The flight tracking website ‘flightrader24.com’ has revealed the Nigeria Air aircraft has returned to Ethiopia, its country of origin. The aircraft, which was presented as belonging to Nigeria Air, has raised serious concerns regarding the legitimacy of the proposed national carrier.
According to the flight tracker, on Saturday evening, the aircraft was enroute to Addis Ababa, approaching from the Central African Republic. However, later that evening, the tracker indicated that the flight with callsign ETH8950 was no longer being tracked, suggesting it either went out of coverage or had already landed.
The following morning, the flight tracker displayed that the aircraft had indeed landed in Ethiopia, exposing the deceptive practices involved. Earlier reports from BusinessDay had highlighted that Hadi Sirika, the minister of aviation, had reached out to Ethiopian Airlines to provide an aircraft that would be presented as Nigeria Air’s own.
Ethiopian Airlines had complied with the request by repainting and rebranding one of their Boeing 737-800 aircraft. Investigations into the matter have revealed that the aircraft, with registration number ET-APL, Mode S Q4005C, and serial number 40965/4075, has a history dating back 11 years.

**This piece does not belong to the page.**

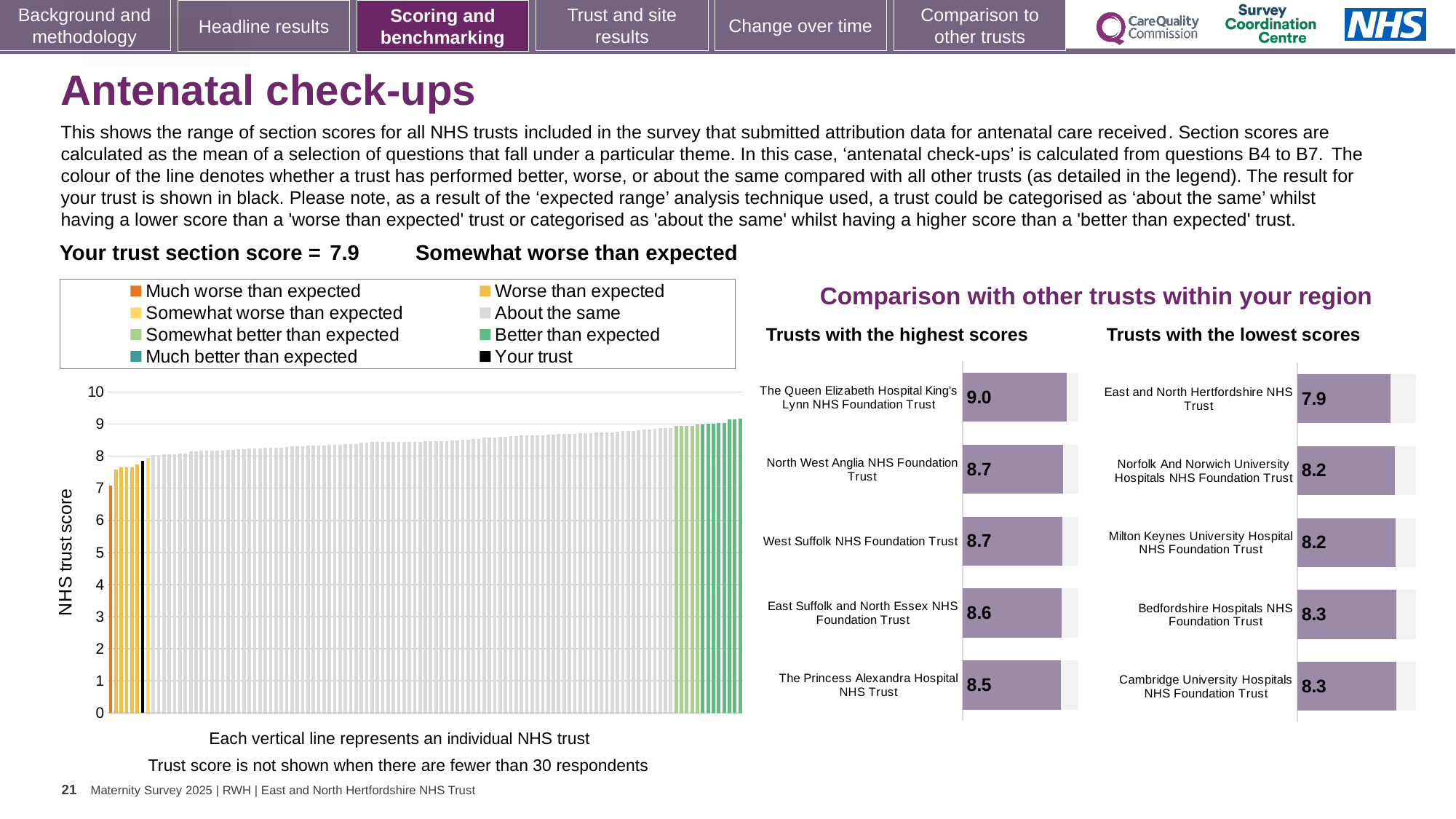
In the 'Trusts with the lowest scores' chart, what is the score for Bedfordshire Hospitals NHS Foundation Trust? 8.3 In the 'Trusts with the highest scores' chart, what is the difference between the scores of The Queen Elizabeth Hospital King's Lynn NHS Foundation Trust and East Suffolk and North Essex NHS Foundation Trust? 0.4 In the 'Trusts with the lowest scores' chart, which trust has the lowest score? East and North Hertfordshire NHS Trust What type of chart is the large chart on the left showing NHS trust scores? Bar chart In the 'Trusts with the highest scores' chart, which trust has the highest score? The Queen Elizabeth Hospital King's Lynn NHS Foundation Trust In the large chart on the left showing NHS trust scores, do the values rise or fall from left to right? Rise Which is larger: the score for West Suffolk NHS Foundation Trust in the highest scores chart or the score for Milton Keynes University Hospital NHS Foundation Trust in the lowest scores chart? West Suffolk NHS Foundation Trust How many trusts are shown in the 'Trusts with the lowest scores' chart? 5 In the 'Trusts with the highest scores' chart, what is the score for The Queen Elizabeth Hospital King's Lynn NHS Foundation Trust? 9.0 How many entries does the legend above the large chart on the left list? 8 In the 'Trusts with the lowest scores' chart, what is the difference between the scores of Cambridge University Hospitals NHS Foundation Trust and East and North Hertfordshire NHS Trust? 0.4 In the 'Trusts with the highest scores' chart, what is the score for The Princess Alexandra Hospital NHS Trust? 8.5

The aircraft’s first flight took place on June 22, 2012, under the ownership of Ethiopian Airlines. It later operated under Malawi Airlines from February 16, 2014, before being returned to Ethiopian Airlines on August 12, 2015. Despite the change in appearance, the ownership of the aircraft remains with Ethiopian Airlines.
The revelation of this deceptive act gained attention after independent journalist David Hundeyin brought it to the public’s notice. Hundeyin remarked, “Behold your freshly commissioned ‘Nigeria Air’ Boeing 737 heading back to Addis Ababa right now as we speak, where the hurried paint job will be removed and it will go back into Ethiopian Airlines regular service.”
Airline Operators of Nigeria (AON) issued a statement on Sunday through their spokesperson, Obiora Okonkwo. According to Okonkwo, the aircraft that landed in Abuja on Friday, May 26, 2023, received a water salute, typically used to mark the first flight of an aircraft to an airport. However, Okonkwo clarified that this was not the inaugural flight of Nigeria Air, as the airline has not yet commenced flight operations as required by law.
Furthermore, Nigeria Air has not been issued an Air Operators Certificate (AOC) by the Nigeria Civil Aviation Authority (NCAA), the legal authority responsible for such certifications. The aircraft used for the static display in Abuja was an Ethiopian Airlines property, even displaying an Ethiopian registration number as ET-APL.
Obtaining an AOC is a crucial safety certification process that all airlines must undergo. Neglecting this process can be deemed a serious infraction by the International Civil Aviation Organization (ICAO), leading to potential blacklisting by aviation safety agencies like the US FAA and the EASA.
Granting an AOC to Nigeria Air without following the proper procedure could have severe consequences, including the restriction of international airlines operating in Nigeria and a failure in the upcoming ICAO audit. It would also jeopardize the safety certification process for Nigerian airlines, hindering their ability to lease aircraft for operational purposes.
The Airline Operators of Nigeria commended the Nigeria Civil Aviation Authority for resisting pressure from Hadi Sirika to grant an AOC to Nigeria Air without adhering to the due process. They emphasized the importance of safeguarding the aviation sector, as any compromise could have far-reaching negative impacts on the economy and the nation.
The AON expressed gratitude towards the NCAA for maintaining the safety and integrity of the Nigerian aviation industry, which has been developed to meet global standards under their watchful guidance.